Duplex hives. Look at what Michael Palmer does in Vermont. 
Try and copy that. I did and it's a great savior for them dink colonies that I want to try and get thru the winter. 
Once you do it you're hooked tho.


----------



## gomarciab (Aug 7, 2013)

aunt betty said:


> Duplex hives. Look at what Michael Palmer does in Vermont.
> Try and copy that. I did and it's a great savior for them dink colonies that I want to try and get thru the winter.
> Once you do it you're hooked tho.


Thank you Betty for the quick response!

Unfortunately Mike doesn't keep a website. I did look to Youtube but there doesn;t seem to be a video on this there. Can you direct me to a link? I have heard Mike keeps these duplex hives but I have never seen the setup or seen a description.

Thank you
Marcy


----------



## fieldsofnaturalhoney (Feb 29, 2012)

gomarciab said:


> Is stacking these a possibility?
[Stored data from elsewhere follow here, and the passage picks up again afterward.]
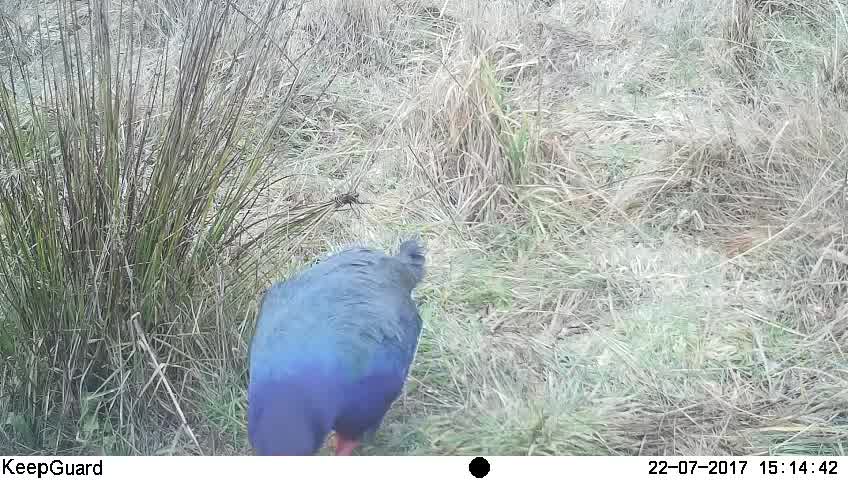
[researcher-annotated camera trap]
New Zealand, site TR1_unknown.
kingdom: Animalia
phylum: Chordata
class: Aves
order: Gruiformes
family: Rallidae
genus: Porphyrio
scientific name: Porphyrio mantelli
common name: takahe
If so what would you suggest goes between these colonies.


I sometimes use a double screen bottom board to stack a small colony on top of another colony (entrance facing the opposite direction), for added warmth.


----------



## lharder (Mar 21, 2015)

What zone are you in?


----------



## squarepeg (Jul 9, 2010)

mike is overwintering with two stories of 5 deep frames for a total of 10 deep frames. this is about the volume equivalent of your two stories of 10 frame mediums. 
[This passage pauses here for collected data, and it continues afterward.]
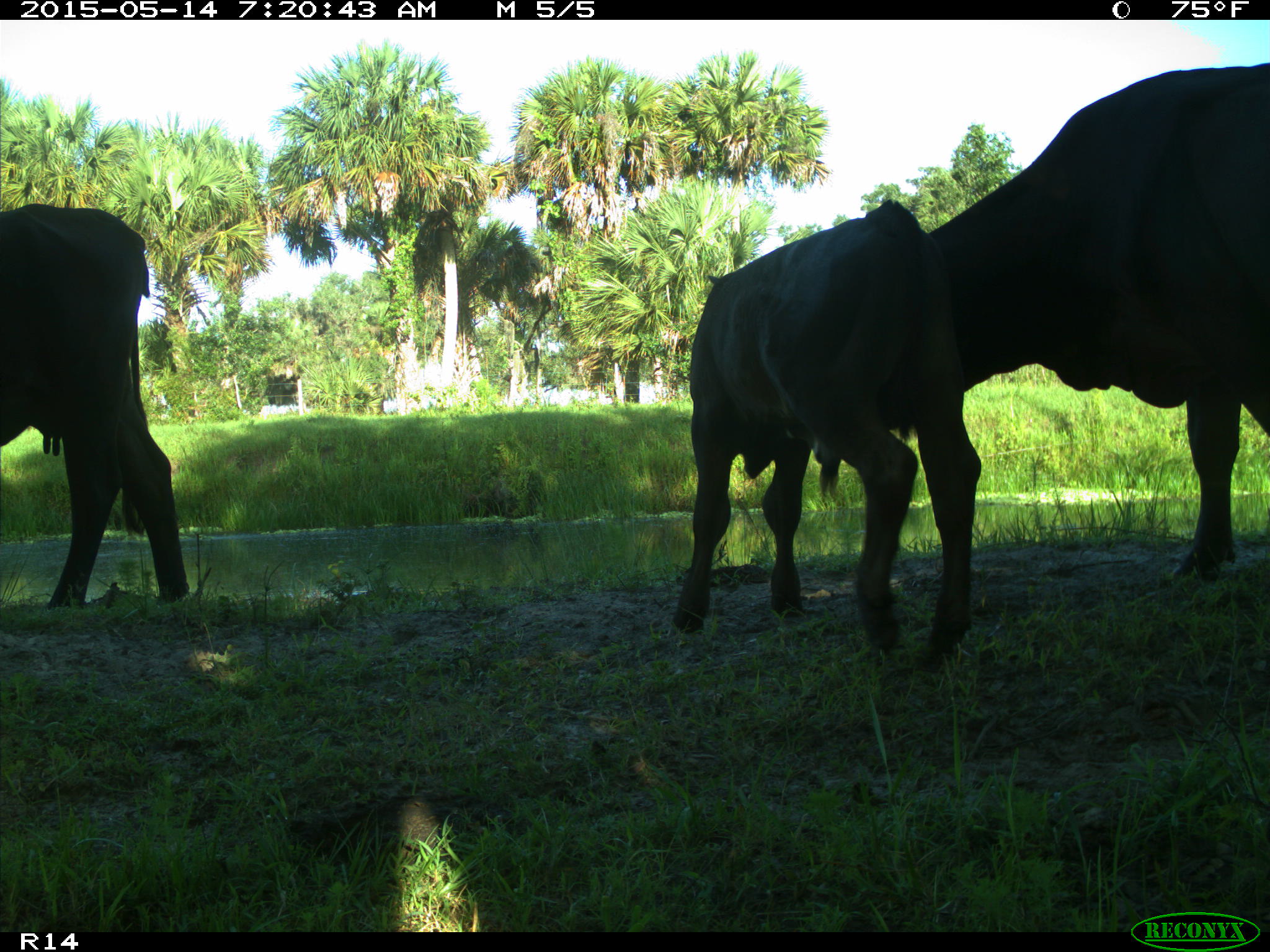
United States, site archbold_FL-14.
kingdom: Animalia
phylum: Chordata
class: Mammalia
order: Artiodactyla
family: Bovidae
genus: Bos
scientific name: Bos taurus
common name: domestic cow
some might argue that having the space more vertical in the 5 over 5 deeps makes it easier for the cluster to brood up coming out of winter by taking advantage of the rising heat from the broodnest and they might be right about that.
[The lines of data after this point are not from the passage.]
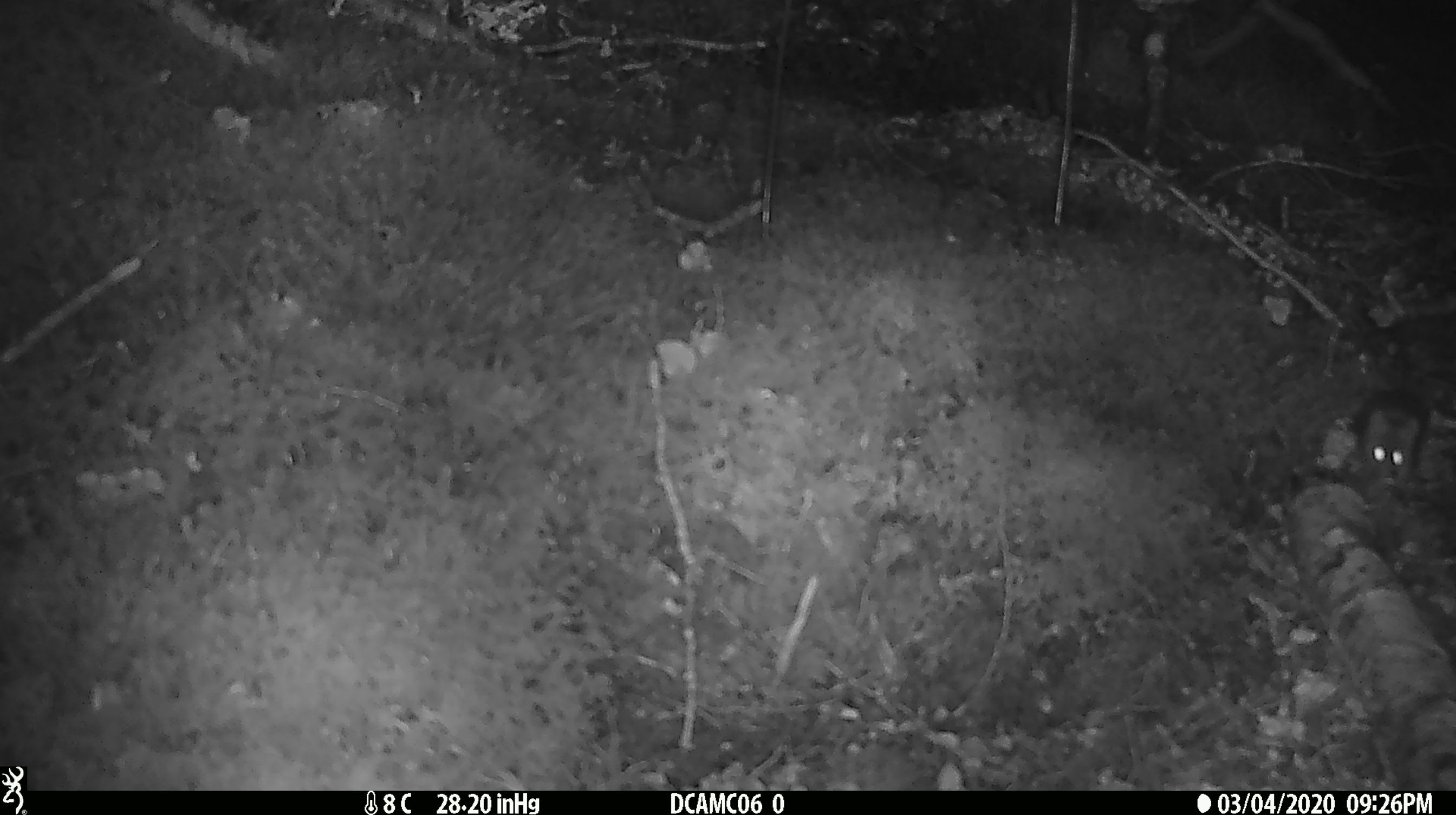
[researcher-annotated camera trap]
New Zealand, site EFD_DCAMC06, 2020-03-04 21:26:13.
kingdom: Animalia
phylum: Chordata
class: Mammalia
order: Rodentia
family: Muridae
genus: Mus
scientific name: Mus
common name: mouse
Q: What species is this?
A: Mouse (Mus).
i think you should try it out and see how it works for you. mostly you want to make sure the top of the hive is insulated to prevent condensation from forming on the ceiling and dripping back down on the cluster. a little venting at the top wouldn't hurt as well.

another option would be to add a 3rd medium and stack your frames in the middle of the three boxes, flanking them on both sides with foundation frames. this would make them more like a 5 over 5, and the foundation frames would buffer the cluster from the cold sides. disclaimer: i've never tried that, just thinking out loud.


----------



## aunt betty (May 4, 2015)

Here's what I meant about duplex hives. The video is way off topic but look at the way the hive is set up. You could do the same thing with medium boxes.


----------



## bee keeper chef (Nov 1, 2015)

Here is a link to most of MP videos http://twolittleladiesapiary.com/cms/node/30


----------



## DavidZ (Apr 9, 2016)

This is Mr Palmer's newest lecture on overwintering He talks about all you are wanting to know, you need to watch it all
This is another of his new lectures
I suggest you watch both there's overlapping info.


----------



## beepro (Dec 31, 2012)

If sugar is not good why am I hoarding them? See my latest post.
Oldtimer also saw his Spring hive growth. He's all convinced now!
I turn them into Lauri's sugar bricks on the top bars to overwinter all of my hives here.
Without the sugar bricks I don't think my 2-3 frames can make it although we're in a mild
winter enviornment. Good for moisture absorption too!


----------



## FlowerPlanter (Aug 3, 2011)

For me here 10 frames winters just fine, no need to stack them 5 over 5. I can see the benefit in colder areas with harder winters. 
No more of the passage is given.